§ **Problem details**
Repeat every line of the data below word for word, without the pictures.

Saved data entries

========

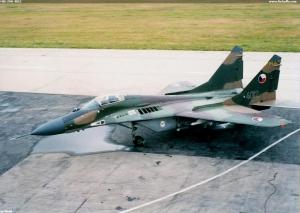 MiG-29A 4012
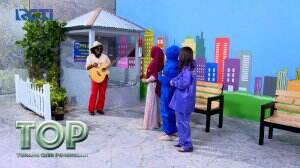 Emak, Rahel dan Raya Mau Rapid Test - TOP Eps 2423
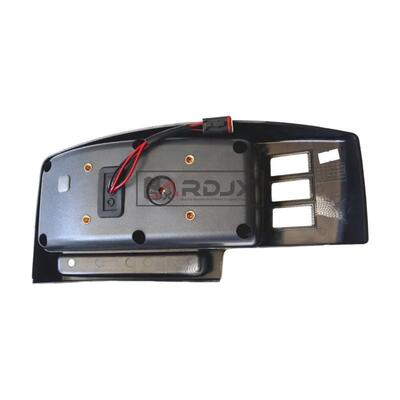 21N8-30012显示屏适用现代挖掘机配件R210-7 225-7仪表显示器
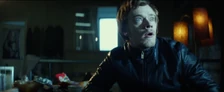 Iosef terrified of John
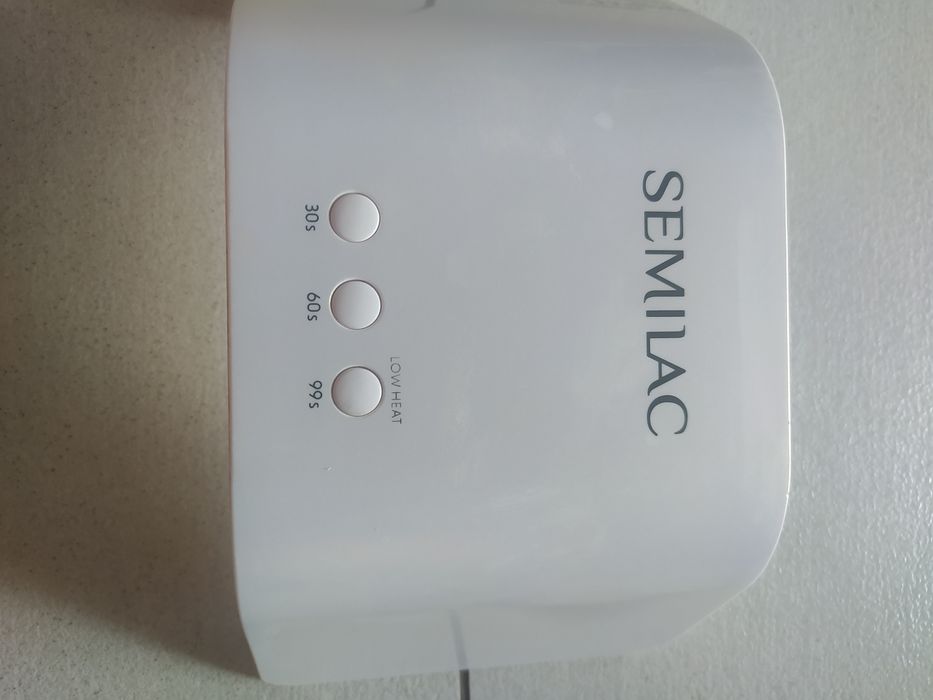 Lampa do hybrydy Semilac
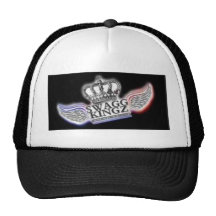 swagg mesh hat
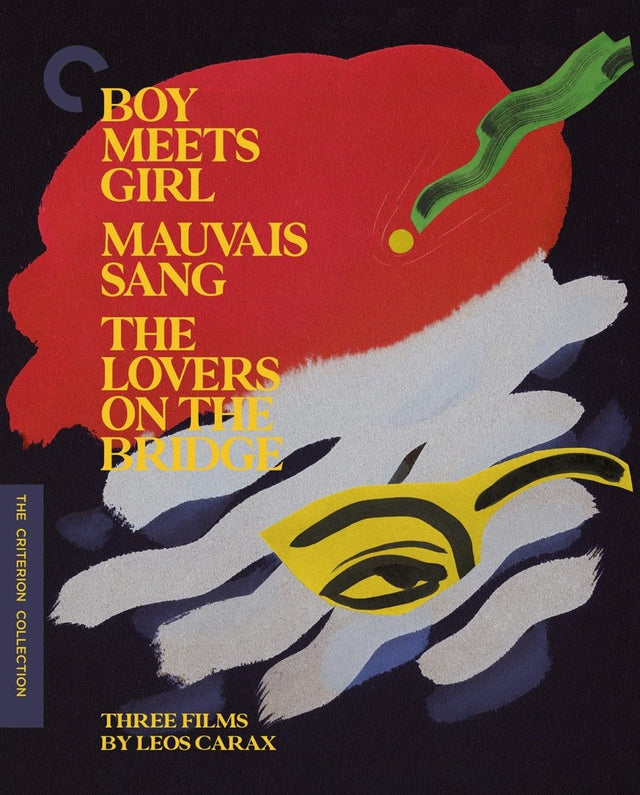 Three Films by Leos Carax (4K UHD, #1326)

========

§ **The completed task**
 MiG-29A 4012
 Emak, Rahel dan Raya Mau Rapid Test - TOP Eps 2423
 21N8-30012显示屏适用现代挖掘机配件R210-7 225-7仪表显示器
 Iosef terrified of John
 Lampa do hybrydy Semilac
 swagg mesh hat
 Three Films by Leos Carax (4K UHD, #1326)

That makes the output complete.